= Pseudodominance =

Pseudodominance is the situation in which the inheritance of a recessive trait mimics a dominant pattern.

Normally, two recessive alleles need to be inherited (one from each parent) for the recessive trait to be expressed but recessive merely means that the trait is only expressed in the absence of the dominant alleles. The pattern of inheritance in which a single recessive allele is inherited but is still expressed is known as pseudodominance. This mainly occurs with sex-linked genes (i.e., those on the sex chromosomes). The homogametic sex (females in humans) receive two of each sex chromosome and therefore need to be homozygous to show a recessive trait. The heterogametic sex (males in humans) only receives one of each sex chromosome and will therefore show recessive trait even if they have only inherited one copy of a recessive allele.

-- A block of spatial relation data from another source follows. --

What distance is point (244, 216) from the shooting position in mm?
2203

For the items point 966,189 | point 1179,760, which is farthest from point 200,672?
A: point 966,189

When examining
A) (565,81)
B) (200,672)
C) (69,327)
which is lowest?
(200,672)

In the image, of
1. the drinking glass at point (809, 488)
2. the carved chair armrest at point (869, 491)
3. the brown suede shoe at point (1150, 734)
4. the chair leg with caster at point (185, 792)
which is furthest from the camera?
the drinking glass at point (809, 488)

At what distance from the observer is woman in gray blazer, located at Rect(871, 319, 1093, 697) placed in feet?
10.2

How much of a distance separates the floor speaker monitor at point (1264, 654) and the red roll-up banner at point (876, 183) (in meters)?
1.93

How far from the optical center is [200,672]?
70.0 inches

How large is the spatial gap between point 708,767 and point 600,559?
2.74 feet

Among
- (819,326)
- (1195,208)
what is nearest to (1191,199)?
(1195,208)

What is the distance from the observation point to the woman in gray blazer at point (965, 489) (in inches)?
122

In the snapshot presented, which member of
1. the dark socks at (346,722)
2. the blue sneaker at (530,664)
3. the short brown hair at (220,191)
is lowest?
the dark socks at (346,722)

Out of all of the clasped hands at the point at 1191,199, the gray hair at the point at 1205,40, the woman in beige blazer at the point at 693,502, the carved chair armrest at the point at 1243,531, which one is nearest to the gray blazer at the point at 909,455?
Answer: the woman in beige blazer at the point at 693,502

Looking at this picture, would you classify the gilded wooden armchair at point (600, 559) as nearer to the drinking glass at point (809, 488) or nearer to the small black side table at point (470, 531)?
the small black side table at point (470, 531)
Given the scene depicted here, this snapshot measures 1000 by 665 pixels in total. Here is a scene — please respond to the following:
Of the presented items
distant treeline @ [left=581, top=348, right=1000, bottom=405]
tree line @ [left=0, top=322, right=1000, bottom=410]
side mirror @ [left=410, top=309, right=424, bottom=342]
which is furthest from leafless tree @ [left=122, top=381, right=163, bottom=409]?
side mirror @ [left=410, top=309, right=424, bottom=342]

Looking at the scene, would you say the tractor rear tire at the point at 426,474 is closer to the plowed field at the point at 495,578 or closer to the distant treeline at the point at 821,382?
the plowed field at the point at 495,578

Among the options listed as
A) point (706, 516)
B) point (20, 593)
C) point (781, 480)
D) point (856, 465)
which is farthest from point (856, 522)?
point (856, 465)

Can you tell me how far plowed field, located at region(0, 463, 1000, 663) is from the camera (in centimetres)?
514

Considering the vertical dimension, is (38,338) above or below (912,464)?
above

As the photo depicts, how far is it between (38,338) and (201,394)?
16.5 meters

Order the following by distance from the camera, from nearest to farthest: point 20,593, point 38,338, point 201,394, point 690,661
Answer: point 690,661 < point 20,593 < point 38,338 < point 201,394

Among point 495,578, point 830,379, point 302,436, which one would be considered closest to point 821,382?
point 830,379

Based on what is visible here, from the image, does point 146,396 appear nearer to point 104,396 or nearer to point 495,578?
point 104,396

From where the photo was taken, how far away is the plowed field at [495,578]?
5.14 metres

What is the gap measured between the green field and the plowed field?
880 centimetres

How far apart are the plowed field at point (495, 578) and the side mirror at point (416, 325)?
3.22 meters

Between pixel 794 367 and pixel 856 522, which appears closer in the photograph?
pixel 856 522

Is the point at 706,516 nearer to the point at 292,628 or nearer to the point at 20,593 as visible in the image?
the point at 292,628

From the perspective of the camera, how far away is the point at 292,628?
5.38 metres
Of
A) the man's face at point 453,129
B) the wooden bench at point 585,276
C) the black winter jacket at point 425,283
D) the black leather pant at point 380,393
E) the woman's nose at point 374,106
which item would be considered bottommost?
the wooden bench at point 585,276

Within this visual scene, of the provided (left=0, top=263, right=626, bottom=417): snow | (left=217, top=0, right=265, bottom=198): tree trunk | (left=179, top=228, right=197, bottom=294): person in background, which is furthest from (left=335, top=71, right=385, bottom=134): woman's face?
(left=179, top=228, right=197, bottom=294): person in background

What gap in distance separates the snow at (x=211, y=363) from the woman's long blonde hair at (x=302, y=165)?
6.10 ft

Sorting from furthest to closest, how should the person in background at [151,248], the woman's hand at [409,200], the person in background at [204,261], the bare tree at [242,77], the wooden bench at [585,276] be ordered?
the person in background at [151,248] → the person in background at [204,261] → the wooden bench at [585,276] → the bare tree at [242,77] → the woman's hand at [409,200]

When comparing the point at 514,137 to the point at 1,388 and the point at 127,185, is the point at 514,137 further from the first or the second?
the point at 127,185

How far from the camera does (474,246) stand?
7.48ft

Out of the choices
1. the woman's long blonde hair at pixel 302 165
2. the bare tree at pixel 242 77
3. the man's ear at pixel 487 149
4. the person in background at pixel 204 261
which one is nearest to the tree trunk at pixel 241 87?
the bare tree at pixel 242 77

Haemophilia and red-green colour blindness are recessive, X-linked, pseudodominant genetic disorders, expressed mainly in human males because human females need to be homozygous (i.e., to have inherited the recessive allele from both parents) to show these traits.

Pseudodominance is also observed in some autosomal recessive conditions. This could happen in the cases of loss of the dominant allele (deletion) or of a deficiency mutation in the dominant allele in one homologue. The heterozygous condition is therefore lost at that particular locus. The individual becomes homozygous and the recessive phenotype is revealed. In a study on ectrodactyly with aplasia of long bones syndrome involving eight-generation consanguineous family in the United Arab Emirates in 2006, the condition was observed in 23 out of 145 individuals. There were 10 consanguineous marriages in the pedigree, and this suggests possible pseudodominace in the family due to high frequency of the mutant allele.

Imprinting, where one chromosome is 'switched off', can also produce pseudodominant patterns of inheritance.